Also you can't clean the tank properly, which in my eyes is a big minus.
If your missus wants plants, she's better off keeping some on the windowsill or in the living room. Or you dedicate a separate terrarium to the plants. planted tanks can be very pretty, even without animals in them.


----------



## Markus (Dec 21, 2013)

I thought so. She wants them to live in their 'natural habitat' but I don't think they would know what to do. Would abit of grass in a shallow tray be nice for them? I might just try compromise with her for that to be in there tank for them to play on/with. I've planted a few tanks up for herpers and they do look great!! Might just do that for myself for once lols.


----------



## Serena (Dec 29, 2011)

I think they will love a patch of grass. When I've got the time I sometimes give mine a bit of sprouted millet a day before cleaning. They seem to like it.

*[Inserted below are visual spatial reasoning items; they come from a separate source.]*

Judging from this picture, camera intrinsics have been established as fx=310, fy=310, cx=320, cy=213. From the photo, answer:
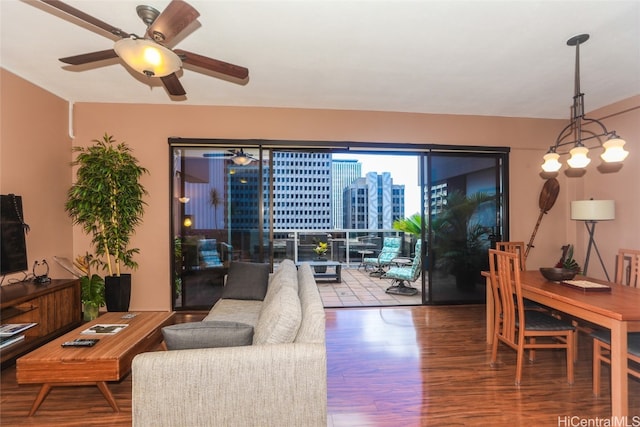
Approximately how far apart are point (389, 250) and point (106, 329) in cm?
553

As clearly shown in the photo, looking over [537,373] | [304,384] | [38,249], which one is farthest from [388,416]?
[38,249]

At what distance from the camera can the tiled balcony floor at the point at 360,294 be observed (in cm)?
479

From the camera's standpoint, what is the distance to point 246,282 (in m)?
3.36

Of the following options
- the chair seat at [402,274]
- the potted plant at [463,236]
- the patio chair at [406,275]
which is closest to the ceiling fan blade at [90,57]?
the potted plant at [463,236]

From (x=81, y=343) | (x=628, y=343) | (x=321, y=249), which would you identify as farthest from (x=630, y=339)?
(x=321, y=249)

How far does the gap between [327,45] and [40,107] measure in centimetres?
335

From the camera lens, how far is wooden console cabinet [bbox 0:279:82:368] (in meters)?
2.65

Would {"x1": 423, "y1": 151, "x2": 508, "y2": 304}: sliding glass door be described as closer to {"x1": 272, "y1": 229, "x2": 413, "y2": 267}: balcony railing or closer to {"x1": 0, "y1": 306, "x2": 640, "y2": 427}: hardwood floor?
{"x1": 0, "y1": 306, "x2": 640, "y2": 427}: hardwood floor

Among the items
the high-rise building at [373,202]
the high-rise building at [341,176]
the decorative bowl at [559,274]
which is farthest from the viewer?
the high-rise building at [341,176]

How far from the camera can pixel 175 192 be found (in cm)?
422

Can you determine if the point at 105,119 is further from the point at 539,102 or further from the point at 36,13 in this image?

The whole natural habitat thing is nice, but I'm not sure it's the best for the mice. They don't cope very well with damp conditions.
A better natural habitat for fancy mice /house mice would be an old kitchen


----------



## Markus (Dec 21, 2013)

Yeah or an old larder cupboard. Any grasses to avoid? I will have to make a trip up cruise hill then after christmas then. I thought most rodents didn't do well in damp conditions.


----------